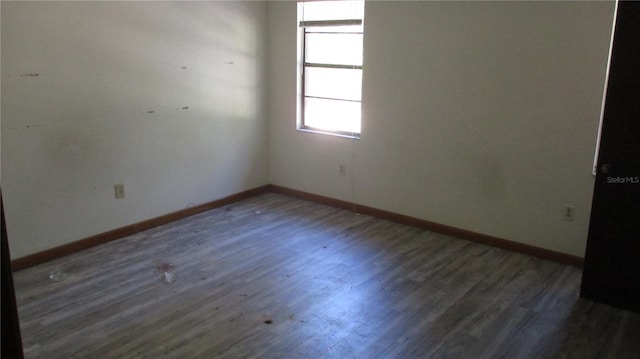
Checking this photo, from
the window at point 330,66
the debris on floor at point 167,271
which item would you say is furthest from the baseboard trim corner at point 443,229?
the debris on floor at point 167,271

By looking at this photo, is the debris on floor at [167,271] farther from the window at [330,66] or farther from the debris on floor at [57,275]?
the window at [330,66]

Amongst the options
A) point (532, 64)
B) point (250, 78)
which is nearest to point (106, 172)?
point (250, 78)

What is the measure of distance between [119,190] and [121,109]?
673mm

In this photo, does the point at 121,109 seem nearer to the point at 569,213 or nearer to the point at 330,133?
the point at 330,133

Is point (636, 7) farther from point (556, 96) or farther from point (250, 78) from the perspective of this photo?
point (250, 78)

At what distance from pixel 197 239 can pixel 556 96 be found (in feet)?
9.96

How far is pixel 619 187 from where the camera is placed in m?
3.03

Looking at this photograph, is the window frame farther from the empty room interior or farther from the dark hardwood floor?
the dark hardwood floor

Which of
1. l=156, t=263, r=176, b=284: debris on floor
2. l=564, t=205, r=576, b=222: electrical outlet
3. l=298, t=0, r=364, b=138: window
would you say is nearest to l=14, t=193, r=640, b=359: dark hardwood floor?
l=156, t=263, r=176, b=284: debris on floor

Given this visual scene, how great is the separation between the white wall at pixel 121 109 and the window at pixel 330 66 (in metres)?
0.50

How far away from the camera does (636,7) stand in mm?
2803

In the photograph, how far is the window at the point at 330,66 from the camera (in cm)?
475

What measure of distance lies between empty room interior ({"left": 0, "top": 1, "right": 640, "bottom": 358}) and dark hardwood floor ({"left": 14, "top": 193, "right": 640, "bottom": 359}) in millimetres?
16

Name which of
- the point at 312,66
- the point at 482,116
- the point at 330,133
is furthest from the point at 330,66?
the point at 482,116
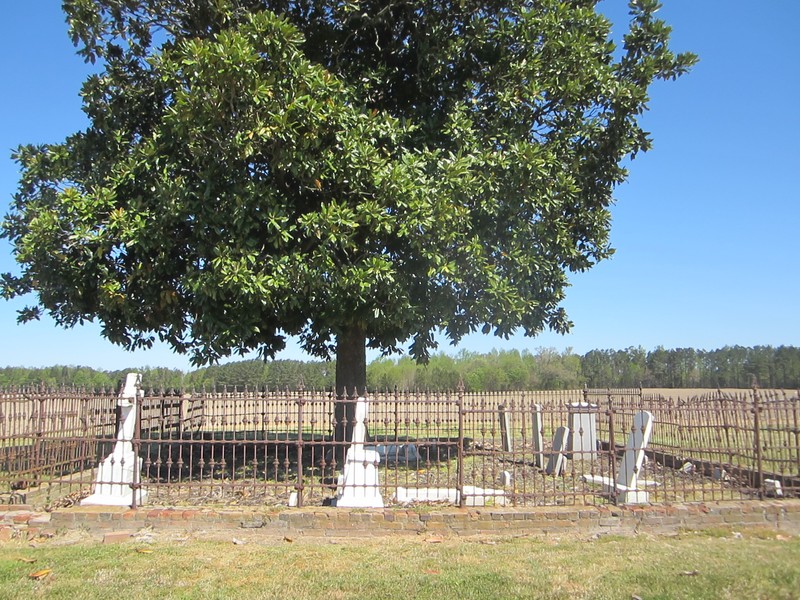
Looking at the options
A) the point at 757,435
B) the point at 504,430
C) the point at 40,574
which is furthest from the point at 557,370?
the point at 40,574

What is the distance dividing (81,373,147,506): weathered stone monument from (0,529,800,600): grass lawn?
2.77 feet

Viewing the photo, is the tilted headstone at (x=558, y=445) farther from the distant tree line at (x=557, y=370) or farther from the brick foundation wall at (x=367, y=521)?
the distant tree line at (x=557, y=370)

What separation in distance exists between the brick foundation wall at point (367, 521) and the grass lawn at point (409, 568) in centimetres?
21

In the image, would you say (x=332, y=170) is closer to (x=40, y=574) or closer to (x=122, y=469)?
(x=122, y=469)

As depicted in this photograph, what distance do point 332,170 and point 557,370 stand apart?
3587 centimetres

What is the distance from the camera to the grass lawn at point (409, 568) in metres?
5.14

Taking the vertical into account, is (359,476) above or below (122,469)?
below

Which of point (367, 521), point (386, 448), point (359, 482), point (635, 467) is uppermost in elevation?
point (386, 448)

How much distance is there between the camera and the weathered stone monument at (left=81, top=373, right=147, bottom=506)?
7.90 meters

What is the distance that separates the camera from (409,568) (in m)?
5.84

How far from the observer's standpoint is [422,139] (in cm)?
1030

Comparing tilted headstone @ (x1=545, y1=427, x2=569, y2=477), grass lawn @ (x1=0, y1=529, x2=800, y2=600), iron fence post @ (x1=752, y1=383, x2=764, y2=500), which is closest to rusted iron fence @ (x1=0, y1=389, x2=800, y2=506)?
iron fence post @ (x1=752, y1=383, x2=764, y2=500)

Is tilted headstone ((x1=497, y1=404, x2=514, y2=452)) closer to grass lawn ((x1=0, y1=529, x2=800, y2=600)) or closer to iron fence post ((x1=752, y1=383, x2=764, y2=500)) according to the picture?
grass lawn ((x1=0, y1=529, x2=800, y2=600))

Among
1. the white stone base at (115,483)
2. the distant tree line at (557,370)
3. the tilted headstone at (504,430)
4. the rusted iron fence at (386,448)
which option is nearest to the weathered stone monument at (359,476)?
the rusted iron fence at (386,448)
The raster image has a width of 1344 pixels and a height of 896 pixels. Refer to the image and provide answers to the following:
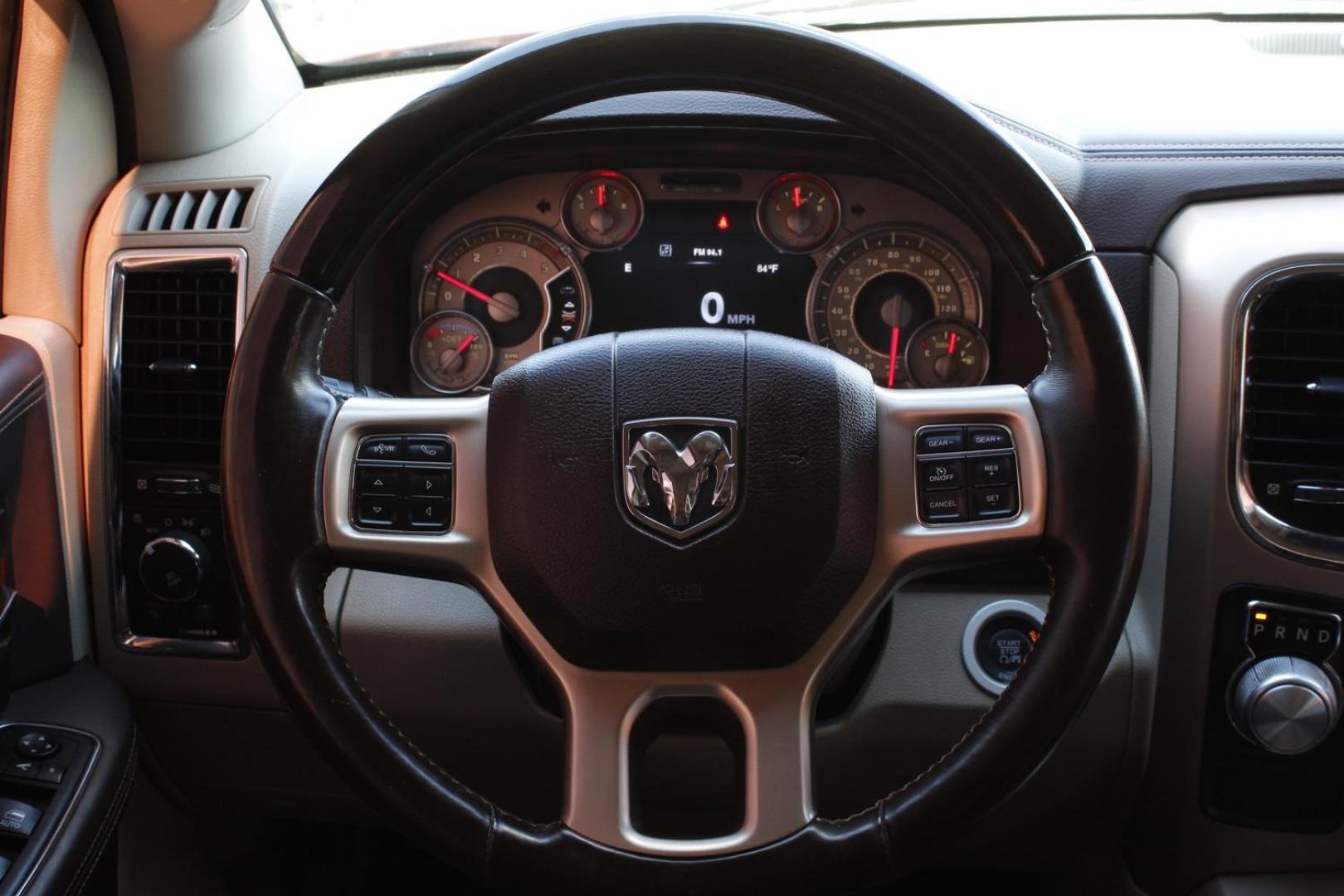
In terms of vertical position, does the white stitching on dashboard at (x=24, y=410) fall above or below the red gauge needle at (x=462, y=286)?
below

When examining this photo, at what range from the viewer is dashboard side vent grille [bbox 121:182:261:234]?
149cm

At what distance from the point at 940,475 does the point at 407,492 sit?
0.45 meters

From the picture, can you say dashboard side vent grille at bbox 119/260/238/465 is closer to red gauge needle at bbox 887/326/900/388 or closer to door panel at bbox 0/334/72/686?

· · · · ·

**Goal of the exercise:** Put the lines of the listing into a JSON list of strings, one string per line and no blank lines, from the line with "Taking the vertical" up to and including the line with "7.90 meters".

**Written response:**
[
  "Taking the vertical into account, is (359,476) above or below (122,469)?",
  "below",
  "Which of point (367, 521), point (386, 448), point (359, 482), point (635, 467) is uppermost in elevation?",
  "point (386, 448)",
  "How much distance is there between the camera and the weathered stone monument at (left=81, top=373, right=147, bottom=506)?",
  "7.90 meters"
]